▸ **Problem**: Find every line in the material below that contains the word "from", and copy each one in full. Case counts, so only matches with the same capitalization qualify.

▸ **Material for this exercise**:
----------------

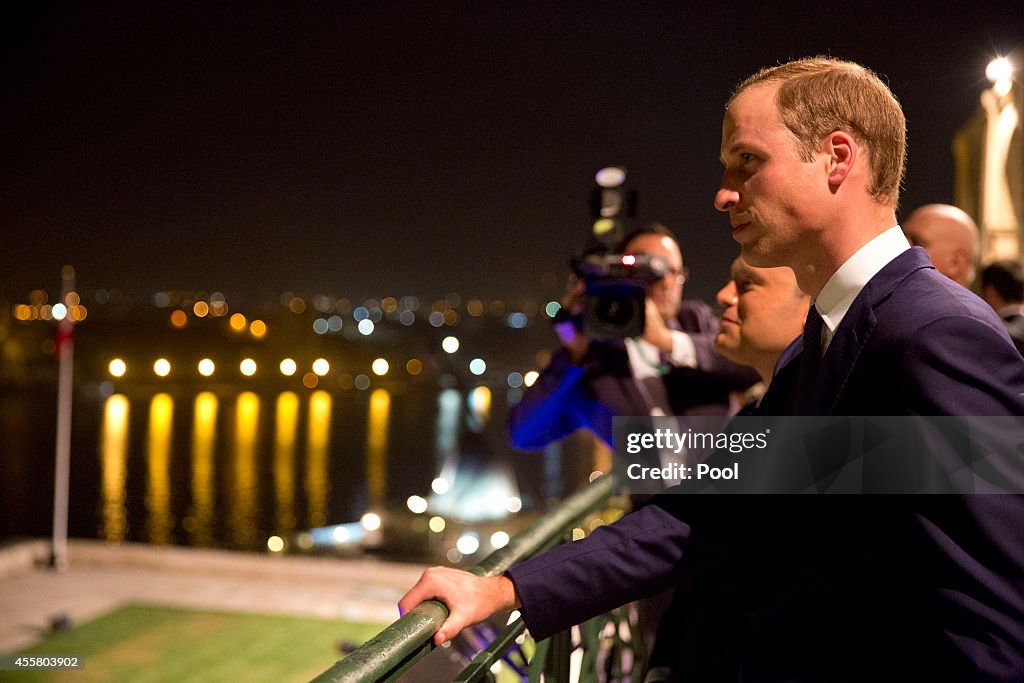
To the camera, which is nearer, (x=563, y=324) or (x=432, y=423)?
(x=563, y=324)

----------------

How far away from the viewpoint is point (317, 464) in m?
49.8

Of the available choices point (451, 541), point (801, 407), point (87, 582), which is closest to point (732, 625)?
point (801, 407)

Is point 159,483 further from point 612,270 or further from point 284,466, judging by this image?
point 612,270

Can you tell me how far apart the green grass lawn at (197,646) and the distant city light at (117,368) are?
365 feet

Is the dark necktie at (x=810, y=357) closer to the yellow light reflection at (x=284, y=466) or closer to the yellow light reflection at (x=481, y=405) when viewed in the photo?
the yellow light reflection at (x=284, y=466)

----------------

▸ **Solved exercise**:
How far away from the viewpoint is point (317, 464) in m?
Is point 159,483 further from point 612,270 or further from point 284,466, judging by this image?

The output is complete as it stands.